Petitioner testified that he felt very friendly to Cooksey and denied that he was motivated in making these loans by an expectation of a flow of referrals. With perhaps one exception, Cooksey made his referrals in 1958 and 1959, and petitioner did not make his first loan until after Cooksey was injured in 1960. It is possible that petitioner made his payments in recognition of past referrals and in the hope of insuring future referrals, but the evidence is not sufficient to warrant that conclusion.
The only other testimony concerning petitioner's dealings with Cooksey was that on December 27, 1960, two investigators for the District Attorney of Los Angeles County visited Cooksey's home in connection with an alleged conspiracy to "rig" accidents. With Cooksey's permission, they installed an induction coil and then listened to and recorded a telephone conversation between Cooksey and petitioner. (Cf. People v. Malotte, 46 Cal.2d 59, 64 [ 292 P.2d 517].) No transcript was made, and, as usual, the tape was erased a year after the close of the relevant criminal case. One investigator testified that when Cooksey asked about moneys for certain persons, petitioner admitted making payments to Cooksey but stated that he had not done anything wrong and that he had given a lot of money as advances on the case he was handling for Cooksey. Although the other investigator could not remember whether the conversation included references to referrals, he remembered that petitioner vehemently denied wrongdoing with respect to payments he made to Cooksey. Although petitioner admitted undertaking a case for a patrolman referred by Cooksey, he denied paying Cooksey for the referral or that the officer's name came up in the telephone conversation. The investigators' testimony casts some doubt on petitioner's denials, but, in view of the infirmities in their testimony, we resolve these doubts in favor of the accused. ( Black v. State Bar, 57 Cal.2d 219, 222 [ 18 Cal.Rptr. 518, 368 P.2d 118]; Brawner v. State Bar, 48 Cal.2d 814, 818 [ 313 P.2d 1].)

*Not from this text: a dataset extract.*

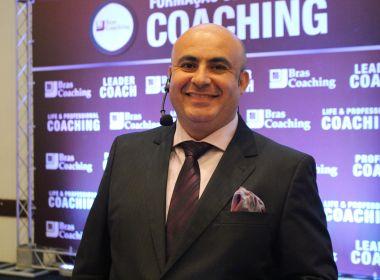 Master Coach Moisés Ribeiro ministra palestra  na sede da OAB-BA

 It is contended that the board's findings do not conform to the charges stated in the notice to show cause, and that the variance disabled petitioner from preparing an appropriate defense. The two counts charged petitioner with a scheme designed for the purpose of solicitation. The findings were framed in terms of an understanding pursuant to which petitioner compensated Williams and Cooksey for referring claimants to him, and they omit reference to the solicitation charged. Such a variance may be so prejudicial as to result in a miscarriage of justice. (Rules of Procedure, rule 29; cf. Coviello v. State Bar, 41 Cal.2d 273, 276 [ 259 P.2d 7].) The board's findings here, however, state violations of rule 3 of the Rules of Professional Conduct, which forbids giving remuneration for "soliciting or obtaining" professional employment. In many cases it may be difficult for the local committee to determine whether "soliciting" or "obtaining" is involved, and it should therefore frame such charges in the alternative. In this case, however, the notice to show cause charged petitioner with violating rule 3 in clearly specified circumstances. Hence he was adequately notified for the purpose of preparing his defense, and no prejudicial surprise appears. (See Rules of Procedure, rule 29.)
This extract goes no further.